Avec Quatorze juillet, Bastien Vivès se met au polar poisseux et intimiste, pour raconter la France post-attentats. Un récit anxiogène à l’atmosphère pesante, jouant le trouble entre victime et bourreau. Rencontre.

Un village du Vercors, dans la chaleur déjà pesante d’un début d’été. Le jeune gendarme Jimmy Girard a basculé, depuis la mort de son père, dans un quasi mutisme et une grande solitude. Quand viennent s’installer au village le peintre Vincent Louyot et sa fille… Le petit homme, très « houellebecquien », est encore sous le choc de la mort de sa femme, tuée au cours d’un attentat, « celui du Leroy Merlin » -sa fille Lisa, elle, ne demande qu’à vivre et à jouir de sa jeunesse. L’acte désespéré de l’un, qui n’a pas choisi ce village par hasard, et la psyché paranoïaque et sacrificielle de l’autre, vont soudain se croiser, se compléter et mettre en place un engrenage infernal qui trouvera son climax lors de la Fête nationale, ce fameux Quatorze juillet… Un peu lassé des récits intimistes après Le Chemisier et des années de Last Man, Bastien Vivès avait envie de se frotter à un nouveau genre, et surtout de raconter cette France rance qui se referme sur elle-même, et ce bien avant le confinement.

Bastien Vivès:

Même si tu restes dans une veine intimiste, on peut dire que c’est ici ton premier « vrai » polar, un récit de genre.

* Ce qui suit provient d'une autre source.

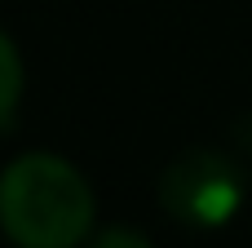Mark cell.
Segmentation results:
<instances>
[{
  "mask_svg": "<svg viewBox=\"0 0 252 248\" xmlns=\"http://www.w3.org/2000/svg\"><path fill=\"white\" fill-rule=\"evenodd\" d=\"M84 248H155V244H151L142 231H133V226H106V231L89 235Z\"/></svg>",
  "mask_w": 252,
  "mask_h": 248,
  "instance_id": "obj_4",
  "label": "cell"
},
{
  "mask_svg": "<svg viewBox=\"0 0 252 248\" xmlns=\"http://www.w3.org/2000/svg\"><path fill=\"white\" fill-rule=\"evenodd\" d=\"M18 102H22V58H18L13 40L0 31V129L13 124Z\"/></svg>",
  "mask_w": 252,
  "mask_h": 248,
  "instance_id": "obj_3",
  "label": "cell"
},
{
  "mask_svg": "<svg viewBox=\"0 0 252 248\" xmlns=\"http://www.w3.org/2000/svg\"><path fill=\"white\" fill-rule=\"evenodd\" d=\"M93 186L62 155H18L0 173V231L13 248H80L93 235Z\"/></svg>",
  "mask_w": 252,
  "mask_h": 248,
  "instance_id": "obj_1",
  "label": "cell"
},
{
  "mask_svg": "<svg viewBox=\"0 0 252 248\" xmlns=\"http://www.w3.org/2000/svg\"><path fill=\"white\" fill-rule=\"evenodd\" d=\"M239 204H244V173L221 151L208 146L182 151L159 173V209L182 226L217 231L239 213Z\"/></svg>",
  "mask_w": 252,
  "mask_h": 248,
  "instance_id": "obj_2",
  "label": "cell"
}]
</instances>
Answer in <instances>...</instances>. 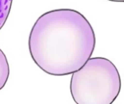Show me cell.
Instances as JSON below:
<instances>
[{"label": "cell", "instance_id": "1", "mask_svg": "<svg viewBox=\"0 0 124 104\" xmlns=\"http://www.w3.org/2000/svg\"><path fill=\"white\" fill-rule=\"evenodd\" d=\"M95 33L89 20L73 9H57L41 14L33 25L28 49L35 64L53 76L69 75L92 57Z\"/></svg>", "mask_w": 124, "mask_h": 104}, {"label": "cell", "instance_id": "5", "mask_svg": "<svg viewBox=\"0 0 124 104\" xmlns=\"http://www.w3.org/2000/svg\"><path fill=\"white\" fill-rule=\"evenodd\" d=\"M110 1H115V2H124V0H108Z\"/></svg>", "mask_w": 124, "mask_h": 104}, {"label": "cell", "instance_id": "2", "mask_svg": "<svg viewBox=\"0 0 124 104\" xmlns=\"http://www.w3.org/2000/svg\"><path fill=\"white\" fill-rule=\"evenodd\" d=\"M71 75L70 90L76 104H112L120 93V74L106 58H89Z\"/></svg>", "mask_w": 124, "mask_h": 104}, {"label": "cell", "instance_id": "3", "mask_svg": "<svg viewBox=\"0 0 124 104\" xmlns=\"http://www.w3.org/2000/svg\"><path fill=\"white\" fill-rule=\"evenodd\" d=\"M9 76V66L6 55L0 49V90L4 88Z\"/></svg>", "mask_w": 124, "mask_h": 104}, {"label": "cell", "instance_id": "4", "mask_svg": "<svg viewBox=\"0 0 124 104\" xmlns=\"http://www.w3.org/2000/svg\"><path fill=\"white\" fill-rule=\"evenodd\" d=\"M13 0H0V30L9 15Z\"/></svg>", "mask_w": 124, "mask_h": 104}]
</instances>
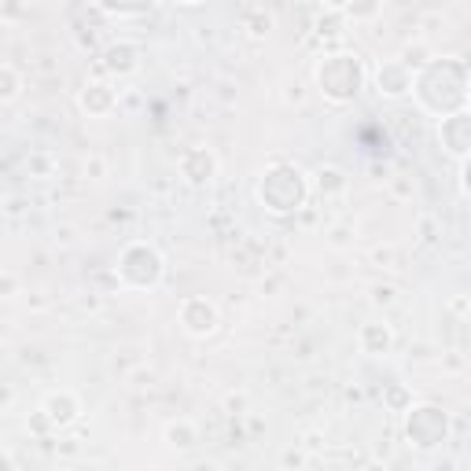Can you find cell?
<instances>
[{
  "mask_svg": "<svg viewBox=\"0 0 471 471\" xmlns=\"http://www.w3.org/2000/svg\"><path fill=\"white\" fill-rule=\"evenodd\" d=\"M185 324L196 331V335H207V331L218 328V313L207 302H188L185 306Z\"/></svg>",
  "mask_w": 471,
  "mask_h": 471,
  "instance_id": "1",
  "label": "cell"
},
{
  "mask_svg": "<svg viewBox=\"0 0 471 471\" xmlns=\"http://www.w3.org/2000/svg\"><path fill=\"white\" fill-rule=\"evenodd\" d=\"M379 89L387 96H401L405 89H409V78H405L401 67H383L379 70Z\"/></svg>",
  "mask_w": 471,
  "mask_h": 471,
  "instance_id": "2",
  "label": "cell"
},
{
  "mask_svg": "<svg viewBox=\"0 0 471 471\" xmlns=\"http://www.w3.org/2000/svg\"><path fill=\"white\" fill-rule=\"evenodd\" d=\"M48 416H52V420H56V423H67L70 420V398H52L48 401Z\"/></svg>",
  "mask_w": 471,
  "mask_h": 471,
  "instance_id": "3",
  "label": "cell"
},
{
  "mask_svg": "<svg viewBox=\"0 0 471 471\" xmlns=\"http://www.w3.org/2000/svg\"><path fill=\"white\" fill-rule=\"evenodd\" d=\"M376 12V0H361L357 8H353V15H372Z\"/></svg>",
  "mask_w": 471,
  "mask_h": 471,
  "instance_id": "4",
  "label": "cell"
}]
</instances>
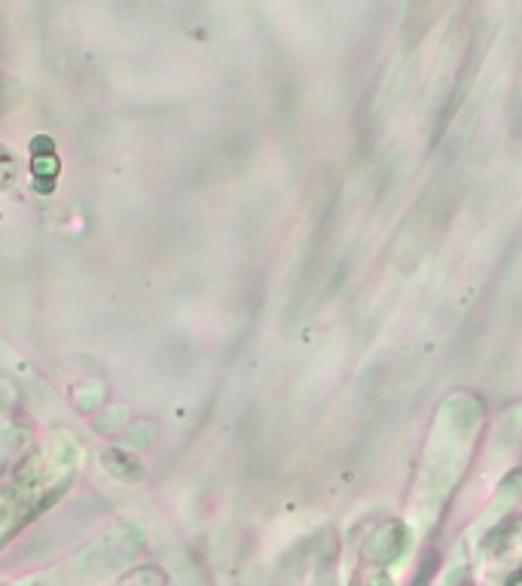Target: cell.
<instances>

Je n’avais plus envie d’une histoire d’amour, même s’il en est question ici aussi, mais d’un policier, un genre très français, qui a eu des chefs-d’oeuvre et un public. Quand j’ai rencontré Martin, qui vient du documentaire, il m’a très vite proposé un pitch avec les attentats en toile de fond, la fuite, la recherche d’un havre de paix. J’avais aussi envie de changer de décor, marre de Paris, et de partir vers quelque chose de plus réaliste, avec comme figure principale ce gendarme, qu’il a fallu rendre complexe. Parmi les événements qui m’ont marqué ces dernières années, il y a eu la mort du lieutenant-colonel Beltrame (qui s’est sacrifié lors d’une prise d’otages en 2018, NDLR). Aurait-il eu le même geste héroïque s’il n’y avait pas eu les attentats? C’est le genre de question qui m’obsède, et qu’on retrouve ici.

Avec, comme toujours, beaucoup de références cinématographiques dans ton dessin et tes mises en scène, plus cette fois du côté de Téchiné ou de Tavernier que de Sautet.

Oui, j’ai aussi beaucoup pensé à American Sniper d’Eastwood, pilier du cinéma post-11 Septembre. Mais un film comme L.627 de Tavernier m’a beaucoup marqué, le Lacombe Lucien de Louis Malle aussi, et puis le cinéma de Doillon, de Téchiné, de Stéphane Brizé aujourd’hui… Cette manière toujours très naturaliste de capturer les émotions les plus fortes: juste avec des gros plans, chez les meilleurs réalisateurs, on sait à quoi pensent leurs personnages, on doit à peine le verbaliser. C’est ce que je cherche aussi dans mes BD. Un médium qui a un avantage sur le cinéma, où on ne peut pas faire de pause sur une image. Or en BD, si l’image est forte, elle peut happer le lecteur, le faire s’y arrêter, lui faire comprendre que le moment est important. Et installer une atmosphère. J’ai d’ailleurs beaucoup sué sur cette histoire pour essayer d’y arriver, j’ai beaucoup dessiné, beaucoup jeté, presque une centaine de pages.

On sent aussi l’envie de capturer l’esprit de l’époque, fut-il déprimant, inquiétant ou indigne…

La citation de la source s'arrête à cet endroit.